→ **Extracted text**
* * * * * * *

__ Summary and Contributions__: This paper argues to debias via an optimization framework that optimizes towards the worst case risk, which is a new idea in recommendation debiasing. The theoretical analysis also sounds interesting and is insightful.

__ Strengths__: 1. Debiasing towards worst case exposure strategy is new
2. Theoretical analysis is interesting

__ Weaknesses__: The novelty of the method seems to be limited, the author should compare to other similar works.
1. The worst case optimization framework is similar to DRO [1*]. The difference is that the author tries to optimize towards the worst case exposure strategy rather than group performance in DRO.
2. [2*] also proposes a dual learning algorithm to learn simultaneously the unbiased exposure distribution and the user preference. Some more experiments may be conducted against this type of work.
In the experiments part, the paper's method shows minor improvement over POP as propensity weighting function. And I would like to see some explanations why in Table 1 g cannot be oracle in ACL, and why MLP/oracle is worse than MLP/Pop.
[1*] Fairness Without Demographics in Repeated Loss Minimization, https://arxiv.org/abs/1806.08010
[2*] Unbiased Learning to Rank with Unbiased Propensity Estimation, sigir 2018

__ Correctness__: Yes

__ Clarity__: The notations are overwhelming, making it hard to concentrate on the backbone message that the authors try to deliver to this community.

__ Relation to Prior Work__: Not really. Relationships with DRO and dual learning for debias are not discussed.

__ Reproducibility__: Yes

__ Additional Feedback__: For questions, see the weakness part. Overall, I found this paper interesting and insightful to read. I think it is debatable to say the exposure strategy is unknown when we take control of the exposure strategy in the system, i.e., though there are unobserved factors, these factors may not have impact on the exposure strategy that does not consider them.

__ Summary and Contributions__: In this paper, the authors study unbiased recommendation problem and propose an adversarial strategy to learn both recommendation and exposure models.
Both theoretical and experimental analyses have been conducted to validate the effectiveness of the proposed method.

__ Strengths__: 1. This paper studies an important problem.
2. The idea of adversary between the recommendation model and the exposure model is novel. How to learn IPS scores is an important problem but there are limited solutions. The proposed method is robust and has the potential to learn better IPS scores.
3. The authors provide rigorous theoretical analyses to validate the superiority of the proposed adversarial strategy.

* * * * * * *

→ **Activities**
(1) In the recommendation debiasing reviews, why does the first reviewer find the paper's clarity lacking?
(2) Can you copy the stretch from "Both theoretical and" through "proposed adversarial strategy." in the recommendation debiasing reviews?

→ **Extracted records**
* * * * * * *

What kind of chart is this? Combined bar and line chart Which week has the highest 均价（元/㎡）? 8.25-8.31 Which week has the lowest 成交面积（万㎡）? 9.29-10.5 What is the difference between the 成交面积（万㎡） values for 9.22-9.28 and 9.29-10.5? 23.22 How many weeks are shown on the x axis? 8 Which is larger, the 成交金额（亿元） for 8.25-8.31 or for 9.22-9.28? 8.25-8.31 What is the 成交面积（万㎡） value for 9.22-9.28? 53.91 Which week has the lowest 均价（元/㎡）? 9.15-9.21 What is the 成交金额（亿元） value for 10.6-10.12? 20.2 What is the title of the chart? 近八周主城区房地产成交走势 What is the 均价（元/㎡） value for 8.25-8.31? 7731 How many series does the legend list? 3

* * * * * * *

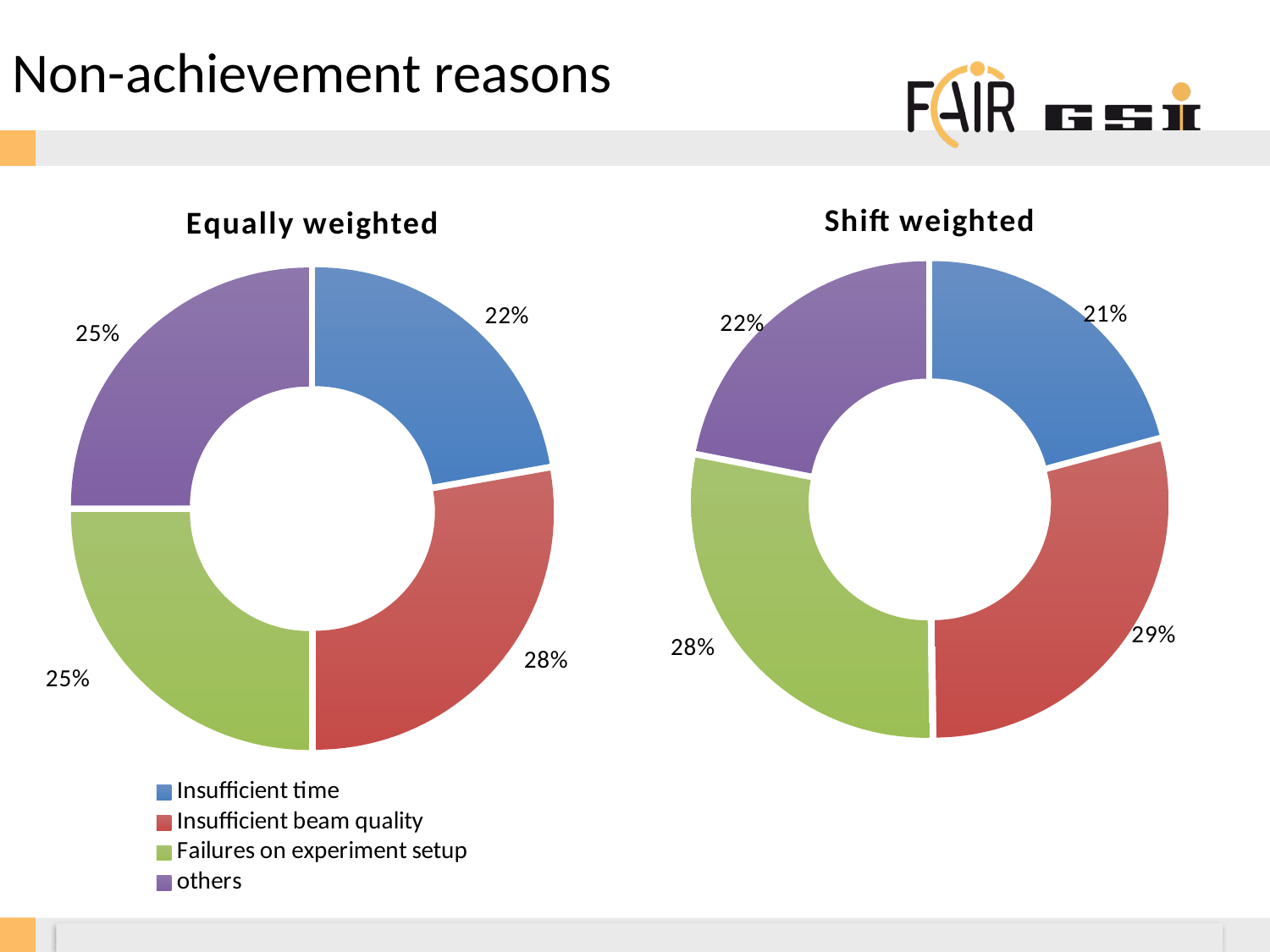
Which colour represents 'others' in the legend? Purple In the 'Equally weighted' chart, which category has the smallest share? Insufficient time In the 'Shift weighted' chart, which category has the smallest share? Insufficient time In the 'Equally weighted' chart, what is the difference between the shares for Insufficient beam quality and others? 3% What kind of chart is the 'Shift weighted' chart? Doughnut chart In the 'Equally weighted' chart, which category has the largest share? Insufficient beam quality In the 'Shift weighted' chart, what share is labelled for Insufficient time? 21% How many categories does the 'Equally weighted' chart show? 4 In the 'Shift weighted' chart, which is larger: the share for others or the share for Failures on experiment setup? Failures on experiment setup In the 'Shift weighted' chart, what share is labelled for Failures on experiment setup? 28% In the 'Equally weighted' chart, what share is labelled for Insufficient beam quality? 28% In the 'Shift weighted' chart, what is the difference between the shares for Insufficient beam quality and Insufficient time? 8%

* * * * * * *

→ **Responses for each task**
(1) The notation is overwhelming, which makes it hard to concentrate on the central message the authors are trying to convey to the community.

(2)
Both theoretical and experimental analyses have been conducted to validate the effectiveness of the proposed method.

__ Strengths__: 1. This paper studies an important problem.
2. The idea of adversary between the recommendation model and the exposure model is novel. How to learn IPS scores is an important problem but there are limited solutions. The proposed method is robust and has the potential to learn better IPS scores.
3. The authors provide rigorous theoretical analyses to validate the superiority of the proposed adversarial strategy.